An independent cattlemen’s group is charging its larger competitor with using federal “Beef Checkoff” marketing dollars to illegally influence government actions and policies.
The Billings, MT-based R-CALF United Stockgrowers of America made the charge earlier this month against the Denver-based National Cattleman’s Beef Association in a letter to Secretary of Agriculture Tom Vilsack, Attorney General Eric Holder, and USDA Inspector General Phyllis K. Fong.
R-Calf President Bill Bullard asks the federal officials for an investigation based on information “substantiating our concern that the National Cattlemen’s Beef Association (NCBA) has been using the Beef Checkoff Program (Checkoff) to subsidize non-Checkoff activities that include activities to influence governmental actions and policies.”
Bullard says there is a “long history of violations” of the “purpose, intent, and spirit” of the Beef Promotion and Research Act of 1985.
The Cattlemen’s Beef Board and USDA oversee collection of Checkoff funds from producers. By law, the money is supposed to go to promotion, research, consumer information, industry information, foreign marketing and producer communications that contribute to increased consumer demand for beef.
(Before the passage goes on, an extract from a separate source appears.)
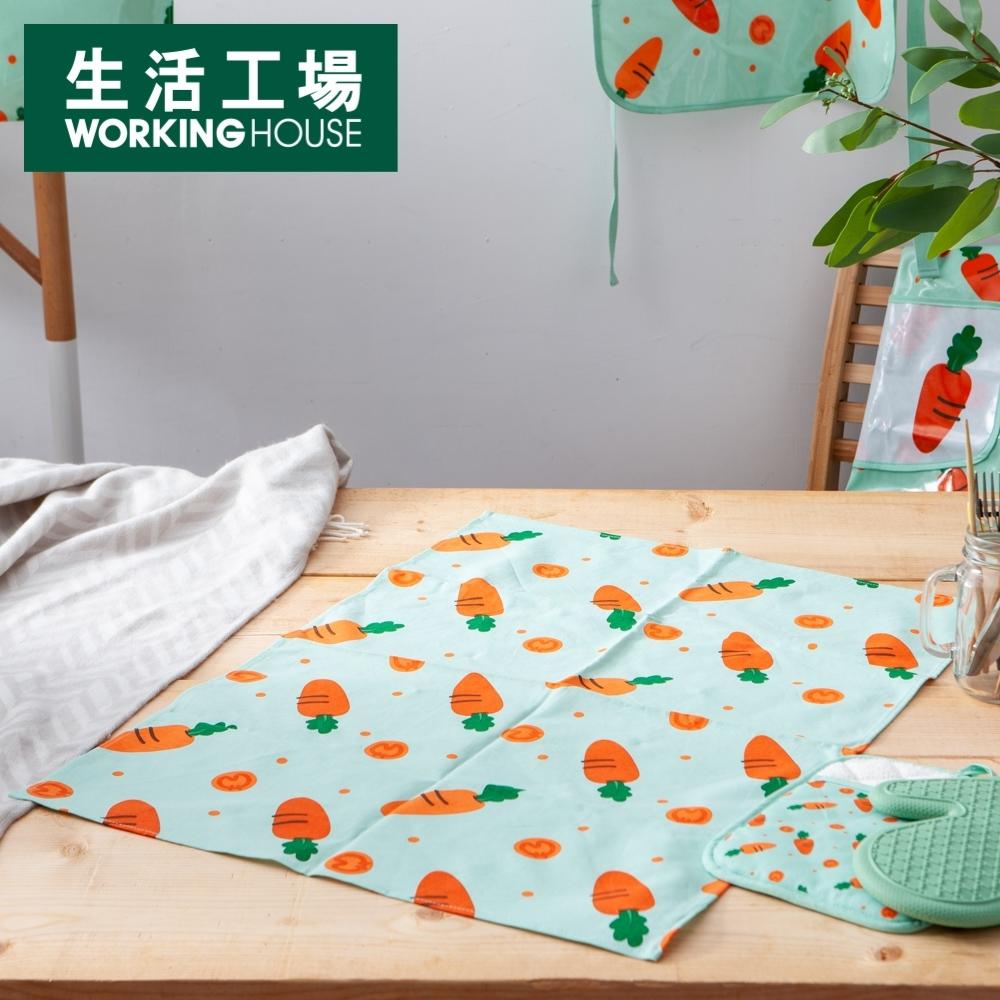 【618全店慶 全館5折起-生活工場】胡蘿蔔樂園午茶巾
R-CALF and NCBA are known for their differences on everything from federal marketing rules for beef and hogs to country of origin labeling. Beef Checkoff allocations heated up as an issue last year.
“We are particularly concerned with NCBA’s long-term practice, which was clearly revealed in the settlement proposal involving $216,000 in unlawful expenditures, of charging the Checkoff for an unbelievable one-half of NCBA’s officer travel,” Bullard wrote. “This is preposterous as NCBA officers are the spokespeople for NCBA and they have led NCBA’s vehement opposition to some of the most critical and pivotal policy initiatives ever to face U.S. cattle producers, initiatives that we believe were supported by the preponderance of Check-off paying cattle producers.”
Bullard is poking into an already sore area, in that the issue of just what Checkoff dollars can be spent on was a tender subject between NCBA and the Cattlemen’s Beef Board, the marketing arm, at their recent Denver convention.
“Regardless of the seriousness and weight of the issue, however, there was a pervading feeling of optimism because the industry has a contingency plan for just about everything it faces,” says BEEF Magazine Editor Troy Marshall. “Sadly, there was one notable exception, and that was the ongoing feud between the National Cattlemen’s Beef Association (NCBA) and the executive committee of the Cattlemen’s Beef Board.”
R-CALF has provided a list of nearly two dozen meetings and court cases going back to 2002 where it says NCBA may have been using Checkoff funds to influence policy.
NCBA, which sometimes duels with R-CALF with same-day press releases, has not commented on the letter. The Cattlemen’s Beef Board and the Check off are responsible for one of advertising’s best known tag lines: “Beef, It’s What’s For Dinner.”